99% impossible: a valid, or falsifiable, internal meta-analysis

Vosgerau, Joachim; Simonsohn, Uri; Nelson, Leif D.; Simmons, Joseph P.

Several researchers have relied on, or advocated for, internal meta-analysis, which involves statistically aggregating multiple studies in a paper to assess their overall evidential value. Advocates of internal meta-analysis argue that it provides an efficient approach to increasing statistical power and solving the file-drawer problem. Here we show that the validity of internal meta-analysis rests on the assumption that no studies or analyses were selectively reported.
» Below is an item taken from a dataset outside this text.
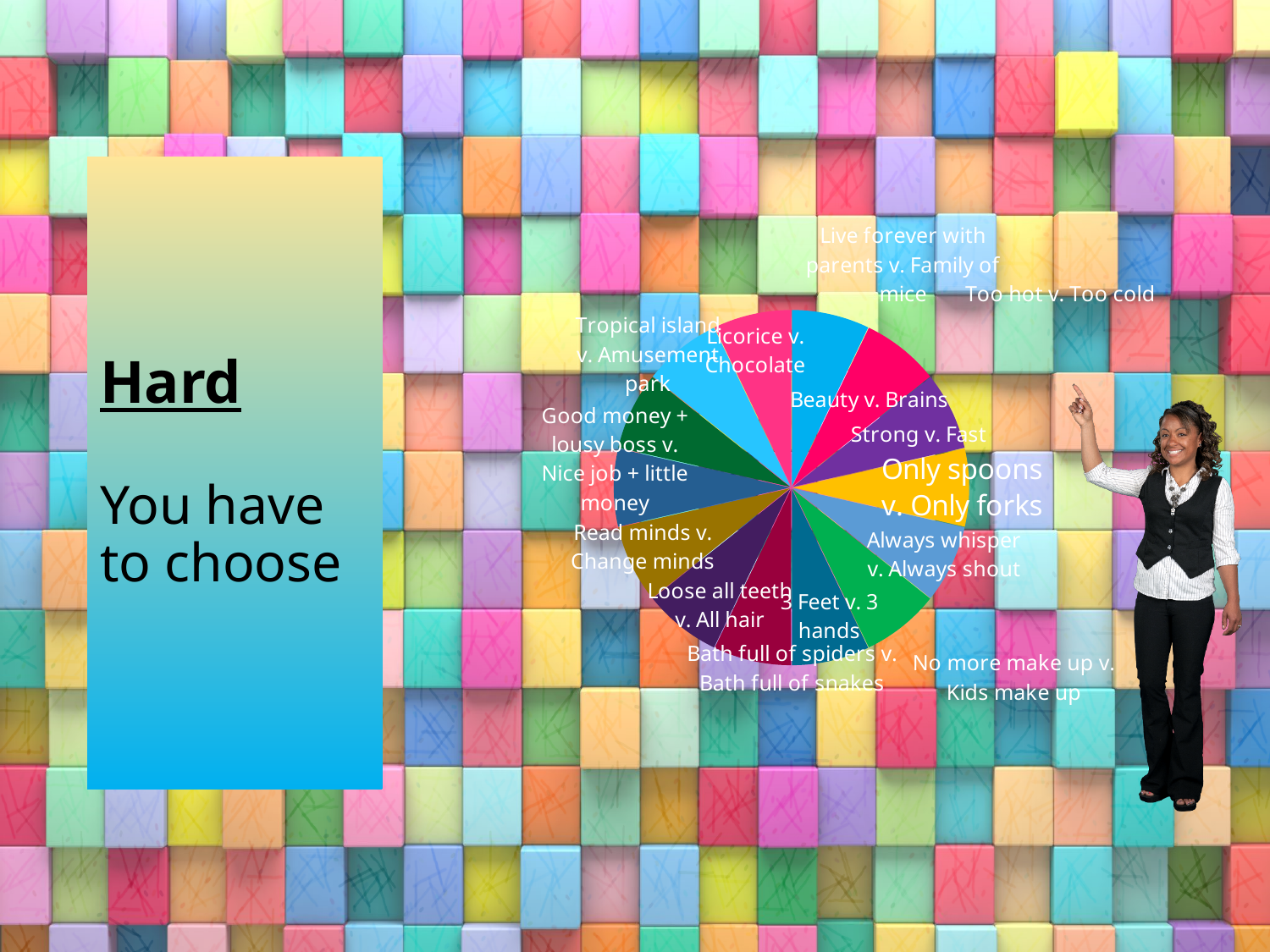
What kind of chart is shown on the slide? pie chart What is the heading text in the box on the left of the slide? Hard Which slice label on the pie chart pairs 'Licorice' with another option? Licorice v. Chocolate Do the slices of the pie chart appear to be equal in size or clearly different in size? equal How many slices does the pie chart have? 14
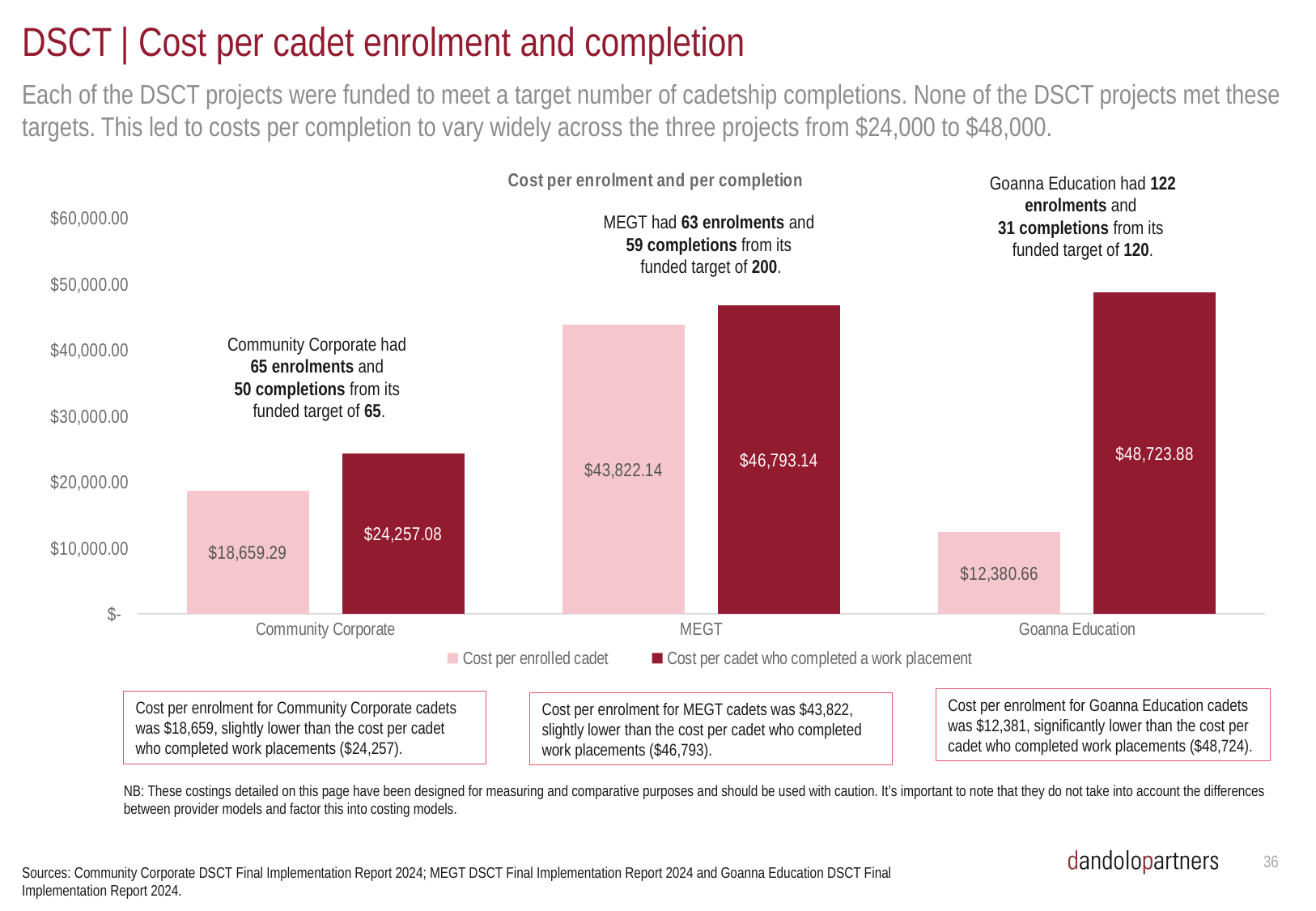
How many projects are shown on the x axis of the chart? 3 What is the difference between the cost per cadet who completed a work placement and the cost per enrolled cadet for Goanna Education? $36,343.22 Which project has the lowest cost per enrolled cadet? Goanna Education What is the cost per enrolled cadet for Community Corporate? $18,659.29 What is the difference between the cost per cadet who completed a work placement and the cost per enrolled cadet for Community Corporate? $5,597.79 Which is larger: the cost per enrolled cadet for MEGT or the cost per cadet who completed a work placement for Community Corporate? Cost per enrolled cadet for MEGT What type of chart is shown on the slide? Bar chart Is the cost per cadet who completed a work placement for MEGT greater or less than $40,000.00? greater How many series does the chart legend list? 2 Which project has the highest cost per cadet who completed a work placement? Goanna Education What is the cost per enrolled cadet for MEGT? $43,822.14 What is the cost per cadet who completed a work placement for Goanna Education? $48,723.88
That is, the technique is only valid if (a) all conducted studies were included (i.e., an empty file drawer), and (b) for each included study, exactly one analysis was attempted (i.e., there was no p-hacking). We show that even very small doses of selective reporting invalidate internal meta-analysis. For example, the kind of minimal p-hacking that increases the false-positive rate of 1 study to just 8% increases the false-positive rate of a 10-study internal meta-analysis to 83%. If selective reporting is approximately zero, but not exactly zero, then internal meta-analysis is invalid. To be valid, (a) an internal meta-analysis would need to contain exclusively studies that were properly preregistered, (b) those preregistrations would have to be followed in all essential aspects, and (c) the decision of whether to include a given study in an internal meta-analysis would have to be made before any of those studies are run.